Merging (or, in SQL terms, joining) tables in Power Query is a common cause of refresh performance problems. I’ve often wondered whether there’s anything you can do to optimise the performance of merges for non-foldable data source and so I decided to run some tests to try to answer all the questions I had. In this series of posts I’ll tell you what I found.
For these tests the only data source I used was a CSV file with one million rows and seven numeric columns named A, B C, D, E, F and G:
I used SQL Server Profiler to measure the amount of time taken for a query to execute using the technique I blogged about here. If you read that post (and I strongly recommend you do) you’ll see there are actually two Profiler events whose duration is significant when measuring refresh performance:
- Progress Report End/25 Execute SQL
- Progress Report End/17 Read Data
It also turns out that these two events provide some insight into how certain transformations are handled in the Power Query engine, but we’ll come to that later.
The first question I decided to investigate was this:
Does the number of columns in a table affect the performance of a merge?
First of all, I created two identical queries called First and Second that connected to the CSV file, used the first row from the file as the headers, and set the data types to all seven columns to Whole Number. Nothing very special, but here’s the M code all the same:
let Source = Csv.Document( File.Contents("C:\NumbersMoreColumns.csv"), [Delimiter = ",", Columns = 7, Encoding = 65001, QuoteStyle = QuoteStyle.None] ), #"Promoted Headers" = Table.PromoteHeaders(Source, [PromoteAllScalars = true]), #"Changed Type" = Table.TransformColumnTypes( #"Promoted Headers", { {"A", Int64.Type}, {"B", Int64.Type}, {"C", Int64.Type}, {"D", Int64.Type}, {"E", Int64.Type}, {"F", Int64.Type}, {"G", Int64.Type} } ) in #"Changed Type"
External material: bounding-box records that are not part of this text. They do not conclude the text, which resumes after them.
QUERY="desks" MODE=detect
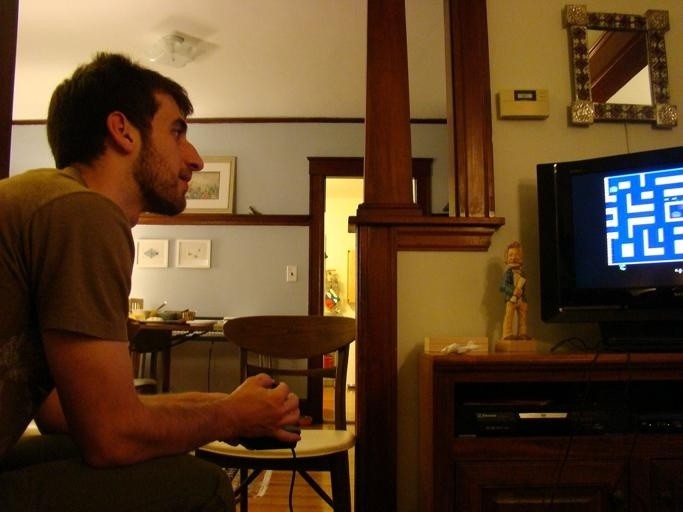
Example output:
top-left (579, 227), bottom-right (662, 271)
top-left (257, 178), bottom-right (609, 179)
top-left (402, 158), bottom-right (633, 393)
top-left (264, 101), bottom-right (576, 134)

I disabled these queries so that they were not loaded into the dataset.
Next, I created a third query that used the Table.NestedJoin function to merge the data from these two queries using an inner join and return all of the columns from both source queries:
let Source = Table.NestedJoin( First, {"A"}, Second, {"A"}, "Second", JoinKind.Inner), #"Expanded Second" = Table.ExpandTableColumn( Source, "Second", {"A", "B", "C", "D", "E", "F", "G"}, {"Second.A", "Second.B", "Second.C", "Second.D", "Second.E", "Second.F", "Second.G"} ) in #"Expanded Second"
When I refreshed this query, in Profiler the two events I mentioned above had the following durations:
- Progress Report End/25 Execute SQL – 40 seconds
- Progress Report End/17 Read Data – 56 seconds
Pretty slow. But what is performance like when you merge two tables with one column instead of seven?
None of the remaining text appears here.